* [Ausgewählter Text]:
Kapitel 8: Freigebigkei
Ich weiß, was sich ergibt aus dem Nehmen und dem Teilen, und wenn es alle Menschen wüssten, würden sie nichts essen ohne gegeben zu haben, noch würde Selbstsucht ihren Geist beflecken. Selbst wenn es ihr letzter Bissen wäre, würden sie nicht essen, ohne geteilt zu haben, solange jemand da ist, ihr Geschenk zu empfangen.
– Itivuttaka 26
Der Brauch zu geben, dana auf Pali, hat einen überragenden Platz in den Lehren des Buddha. Immer, wenn er die Menschen auf dem edlen Pfad eine abgestufte Reihe von Übungen lehrte, begann er mit der Lehre von der Bedeutsamkeit und dem Nutzen der Freigebigkeit. Auf dieser Basis sprach er als nächstes über die Bedeutsamkeit und den Nutzen der Ethik. Und darauf aufgebaut, erörterte er das Beruhigen des Geistes. Das wiederum führte zu den Einsichtsübungen, die, von einem ruhigen und standfesten Geist unterstützt, zur Erleuchtung führen. Nach der Erleuchtung, bekamen seine Schüler oft die Anweisung hinauszugehen und anderen zu helfen und ihnen zu Diensten zu sein. Dienen kann auch als ein Beispiel für Freigebigkeit gesehen werden, und so beginnt und endet der buddhistische Pfad mit dieser Tugend.

* [Bereitgestellte Daten]:
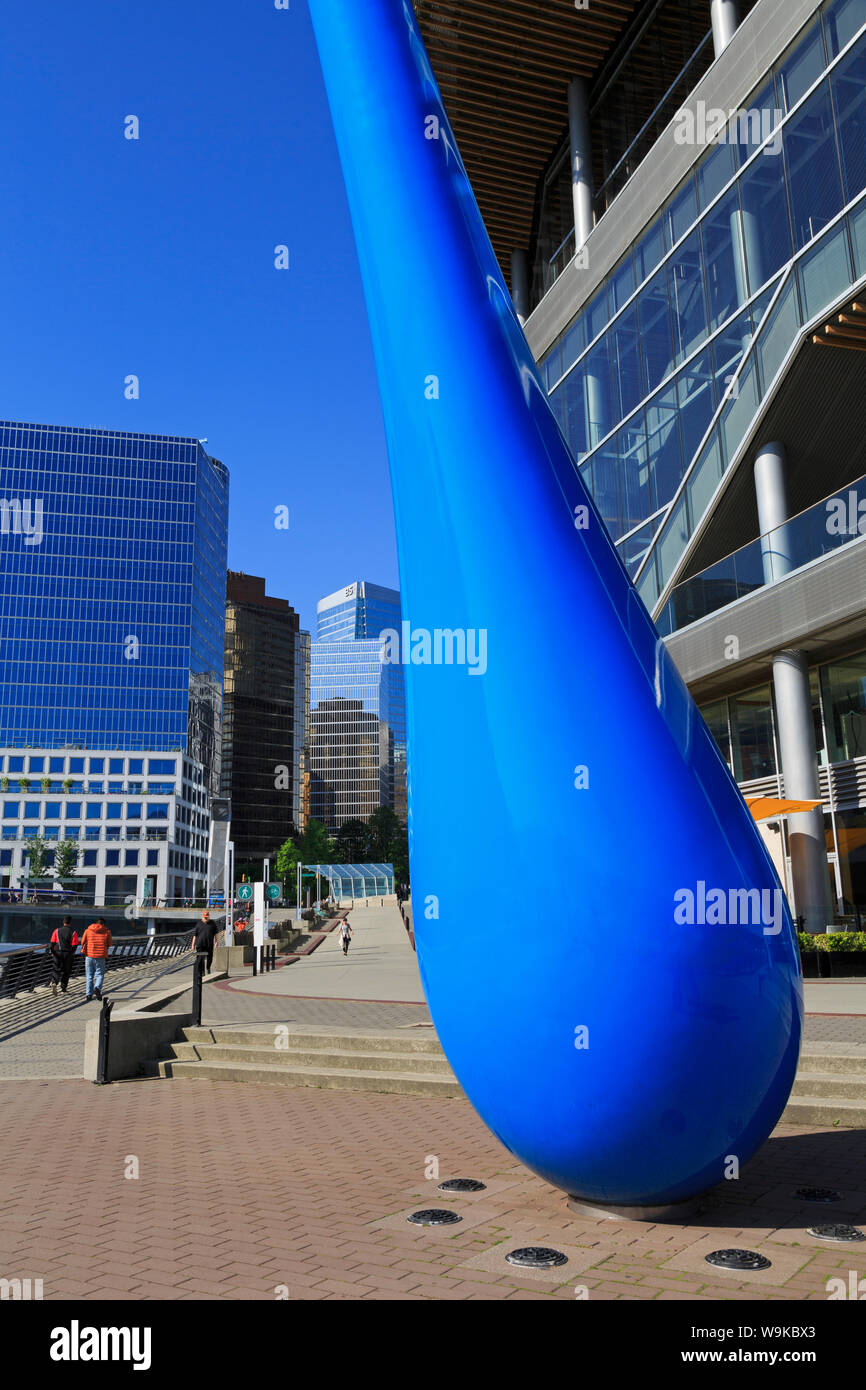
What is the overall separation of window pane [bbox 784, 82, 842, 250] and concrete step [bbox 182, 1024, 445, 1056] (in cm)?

* [Aufgabe]: Führen Sie den Text über die Freigebigkeit in der Lehre des Buddha im Anschluss an seinen letzten Satz fort.

* [Antwort]:
Dana bezieht sich auf das Geben und die Gabe selbst. Wenn der Buddha von der inneren Tugend der Freigebigkeit sprach, benutzte er das Wort caga, womit er dana mit dem Pfad verband. Das Wort caga ist besonders bezeichnend, weil es auch “Verzicht” und “Entsagung” bedeutet. In diesem Zusammenhang ist Freigebigkeit ein Geben, das den Mitteln und Umständen entsprechend, über das Notwendige, Gebräuchliche und Erwartete hinausgeht. Ganz sicher schließt es ein, Anhaftungen wie Geiz, Knausern und Gier aufzugeben. Weil in der Freigebigkeit auch ein Aufgeben von gewissen Aspekten unseres Selbstinteresses liegt, bedeutet es ein Schenken unseres Selbst. Der Buddha betonte, dass die spirituelle Wirksamkeit eines Geschenks nicht in der Höhe des Betrags liegt, sondern in der Gesinnung, mit der es gegeben wird. Eine kleine Gabe, die doch ein gewisses Opfer fordert, von einem Menschen mit geringem Einkommen ist von höherem spirituellen Wert, als ein großer, für ihn selbst aber unbedeutender, Betrag eines wohlhabenden Menschen.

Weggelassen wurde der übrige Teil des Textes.